Repmgr detects that a primary is not reachable anymore, elects a standby, and promotes this standby to a new primary.

In some scenarios, some versions of repmgr do not support retry on promotion, which can cause a cluster not to promote a primary and even fail to decide which node should be promoted for valid scenarios.

a9s PostgreSQL Failover Monitor

a9s PostgreSQL collocates a posgresql-info-webservice process on each node alongside PostgreSQL. The postgresql-info-webservice continuously monitors the state of a cluster. The failover monitor checks if repmgr failed to take action during a failure, it verifies if there is no primary available and that all standby nodes are not replicating. When this happens, it waits for a given timeout (default 10min). After this, it picks the valid standby with the most ahead checkpoint and promotes this node to primary.

If repmgr does not automatically start following the new primary, the failover promotion tries to make the node to follow the new primary.

This monitor executes only on cluster deployments, and it only takes action in the following scenarios:

If the majority valid standby nodes timeout without a promotion: This means that the majority of the standby nodes were following the same primary, the primary is not reachable, and therefore the standby nodes are not replicating for the given timeout, and no failover is going on, in this case the monitor executes repmgr promote.
An attempt to follow a new primary is made if there is only one primary reachable: If there is a running primary, which is not upstream of a standby node, the monitor tries to fix the upstream with repmgr follow.
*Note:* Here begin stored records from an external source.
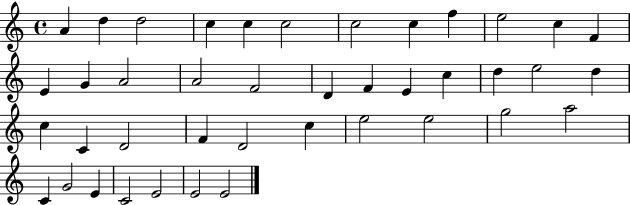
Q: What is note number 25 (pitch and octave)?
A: C5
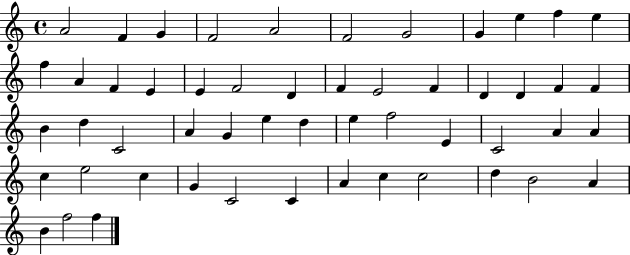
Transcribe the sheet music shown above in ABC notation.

X:1
T:Untitled
M:4/4
L:1/4
K:C
A2 F G F2 A2 F2 G2 G e f e f A F E E F2 D F E2 F D D F F B d C2 A G e d e f2 E C2 A A c e2 c G C2 C A c c2 d B2 A B f2 f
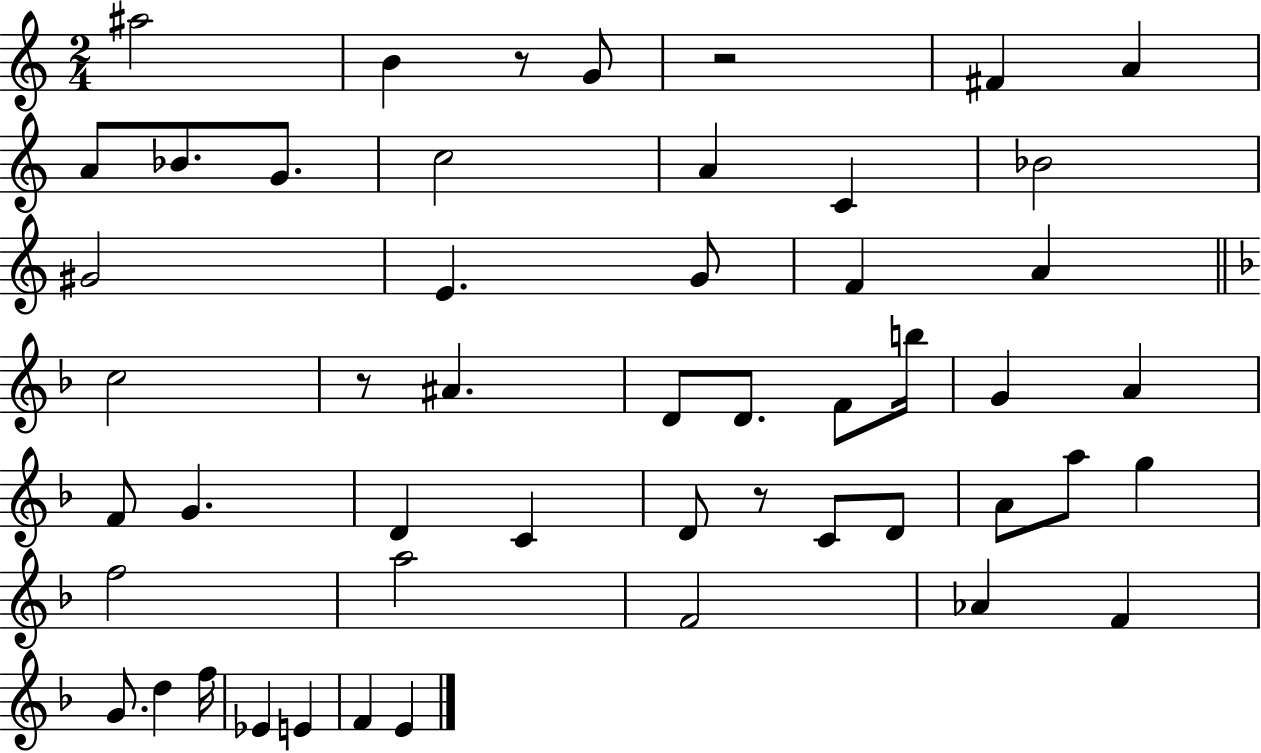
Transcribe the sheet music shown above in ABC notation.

X:1
T:Untitled
M:2/4
L:1/4
K:C
^a2 B z/2 G/2 z2 ^F A A/2 _B/2 G/2 c2 A C _B2 ^G2 E G/2 F A c2 z/2 ^A D/2 D/2 F/2 b/4 G A F/2 G D C D/2 z/2 C/2 D/2 A/2 a/2 g f2 a2 F2 _A F G/2 d f/4 _E E F E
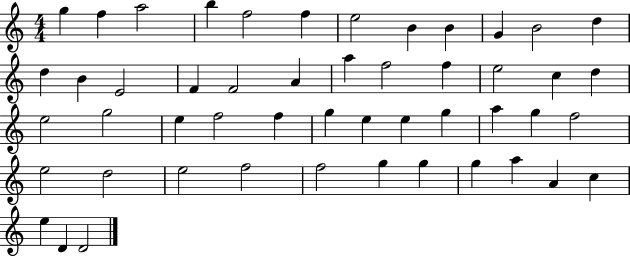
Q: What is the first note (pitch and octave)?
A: G5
This can fail if this is not a valid primary for this node or if the replication slot has already been deleted (default 3h after the standby stopped replicating).

Configuring a9s PostgreSQL Failover Monitor

postgresql-info-webservice.enable_failover_monitoring the failover monitor is enabled by default, but it is possible to disable configuring this property in the service instance ops file to set the property postgresql-info-webservice.enable_failover_monitoring under the postgresql-ha job properties.
postgresql-info-webservice.promotion_monitor.timeout the time that the monitor waits to try to promote a standby after it stops replicating from the primary and no primary is available. This property is under the postgresql-ha job properties that can be configured via the service instance ops file.

Parameters Influence on the Promotion Process

Before starting to promote a new primary, repmngr will try to connect to the current primary node. When it reaches timeout (reconnect_interval*reconnect_attempts), standby nodes start electing a new primary.

repmgr uses postgresql-ha.cluster.status.reconnect_interval and tries to reconnect every 5 seconds to the latest primary before starting the promotion process.
repmgr uses postgresql-ha.cluster.status.reconnect_attempts and makes 6 attempts to reconnect to the latest primary before starting the promotion process.